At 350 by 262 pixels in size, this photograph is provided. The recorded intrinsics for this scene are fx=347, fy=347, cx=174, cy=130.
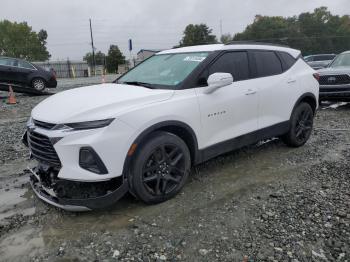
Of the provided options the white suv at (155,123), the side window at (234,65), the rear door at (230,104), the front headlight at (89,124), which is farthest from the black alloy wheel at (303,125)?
the front headlight at (89,124)

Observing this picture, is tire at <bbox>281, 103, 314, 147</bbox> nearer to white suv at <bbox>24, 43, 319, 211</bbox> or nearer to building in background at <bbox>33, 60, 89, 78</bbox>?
white suv at <bbox>24, 43, 319, 211</bbox>

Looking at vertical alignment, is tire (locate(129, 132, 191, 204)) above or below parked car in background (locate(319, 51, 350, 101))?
below

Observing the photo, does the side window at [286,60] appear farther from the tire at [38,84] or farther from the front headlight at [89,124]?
the tire at [38,84]

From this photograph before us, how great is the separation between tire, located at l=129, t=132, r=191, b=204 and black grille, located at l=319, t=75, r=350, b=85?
7328 millimetres

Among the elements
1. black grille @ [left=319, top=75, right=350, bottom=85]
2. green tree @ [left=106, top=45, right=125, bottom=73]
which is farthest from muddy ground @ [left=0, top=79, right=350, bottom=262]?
green tree @ [left=106, top=45, right=125, bottom=73]

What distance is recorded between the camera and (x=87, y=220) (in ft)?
11.8

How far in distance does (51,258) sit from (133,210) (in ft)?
3.40

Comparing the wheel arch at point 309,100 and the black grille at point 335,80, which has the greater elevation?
the black grille at point 335,80

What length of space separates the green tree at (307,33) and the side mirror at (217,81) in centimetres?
7407

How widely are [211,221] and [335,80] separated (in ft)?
25.7

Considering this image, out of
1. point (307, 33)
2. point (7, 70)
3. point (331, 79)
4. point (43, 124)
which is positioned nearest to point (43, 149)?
point (43, 124)

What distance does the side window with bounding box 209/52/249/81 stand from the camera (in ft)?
14.8

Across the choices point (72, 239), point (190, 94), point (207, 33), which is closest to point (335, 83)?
point (190, 94)

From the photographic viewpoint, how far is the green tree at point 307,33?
74.8 metres
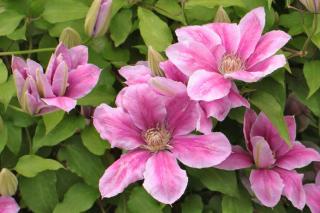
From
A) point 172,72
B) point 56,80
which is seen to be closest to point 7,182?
point 56,80

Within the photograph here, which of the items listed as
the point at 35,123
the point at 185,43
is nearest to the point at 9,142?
the point at 35,123

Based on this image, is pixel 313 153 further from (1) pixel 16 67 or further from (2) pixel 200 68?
(1) pixel 16 67

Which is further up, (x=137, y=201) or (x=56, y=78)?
(x=56, y=78)

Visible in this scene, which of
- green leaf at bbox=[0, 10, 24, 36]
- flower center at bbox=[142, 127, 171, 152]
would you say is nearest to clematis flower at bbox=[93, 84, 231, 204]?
flower center at bbox=[142, 127, 171, 152]

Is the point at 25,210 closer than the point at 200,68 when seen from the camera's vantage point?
No

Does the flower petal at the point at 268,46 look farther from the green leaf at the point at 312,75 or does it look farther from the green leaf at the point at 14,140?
the green leaf at the point at 14,140

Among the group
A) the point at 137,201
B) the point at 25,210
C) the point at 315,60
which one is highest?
the point at 315,60
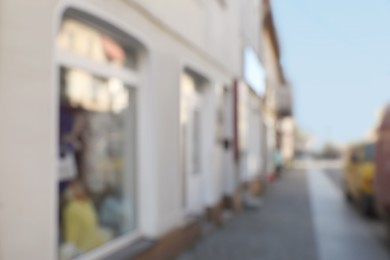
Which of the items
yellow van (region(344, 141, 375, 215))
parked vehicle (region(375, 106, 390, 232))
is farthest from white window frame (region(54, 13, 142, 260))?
yellow van (region(344, 141, 375, 215))

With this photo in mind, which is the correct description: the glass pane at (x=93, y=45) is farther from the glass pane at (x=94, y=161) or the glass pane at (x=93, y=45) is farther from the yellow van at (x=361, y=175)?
the yellow van at (x=361, y=175)

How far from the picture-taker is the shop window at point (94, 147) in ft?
14.2

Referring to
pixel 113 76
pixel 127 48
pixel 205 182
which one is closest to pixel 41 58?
pixel 113 76

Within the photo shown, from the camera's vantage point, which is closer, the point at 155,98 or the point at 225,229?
the point at 155,98

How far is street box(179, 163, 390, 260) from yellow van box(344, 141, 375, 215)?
0.33m

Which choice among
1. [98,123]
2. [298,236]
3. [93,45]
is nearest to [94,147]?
[98,123]

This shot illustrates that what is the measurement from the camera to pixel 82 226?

- - -

• Set task: Emit the lines of the data above from the one containing "Based on this" through its final line, both endpoints included. Pictures do not belong in the output.

• Written solution:
Based on this image, is pixel 313 153 further from (1) pixel 16 67 or further from (2) pixel 200 68?
(1) pixel 16 67

Which is further up, (x=137, y=201) or (x=56, y=78)?
(x=56, y=78)

Visible in this scene, which of
- green leaf at bbox=[0, 10, 24, 36]
- flower center at bbox=[142, 127, 171, 152]
would you say is nearest to clematis flower at bbox=[93, 84, 231, 204]?
flower center at bbox=[142, 127, 171, 152]

Is the point at 25,210 closer than the point at 200,68 when seen from the camera's vantage point?
No

Does the flower petal at the point at 268,46 look farther from the green leaf at the point at 312,75 or does it look farther from the green leaf at the point at 14,140?
the green leaf at the point at 14,140

Among the group
A) the point at 137,201
B) the point at 25,210
C) the point at 315,60
which one is highest?
the point at 315,60
Which of the items
yellow van (region(344, 141, 375, 215))
parked vehicle (region(375, 106, 390, 232))
is farthest from white window frame (region(54, 13, 142, 260))?
yellow van (region(344, 141, 375, 215))

With this photo in mind, which is the correct description: the glass pane at (x=93, y=45) is farther from the glass pane at (x=94, y=161) or the glass pane at (x=93, y=45) is farther from the yellow van at (x=361, y=175)?
the yellow van at (x=361, y=175)

How far from the picture-taker is the shop window at point (94, 147) in ft?
14.2

Referring to
pixel 113 76
pixel 127 48
pixel 205 182
which one is closest to pixel 41 58?
pixel 113 76

Within the photo shown, from the camera's vantage point, which is closer, the point at 155,98 or the point at 225,229?
the point at 155,98

How far is street box(179, 163, 390, 260) from yellow van box(344, 141, 375, 215)?
0.33m

Which choice among
1. [98,123]
2. [298,236]
3. [93,45]
is nearest to [94,147]?
[98,123]

This shot illustrates that what is the measurement from the camera to pixel 82 226?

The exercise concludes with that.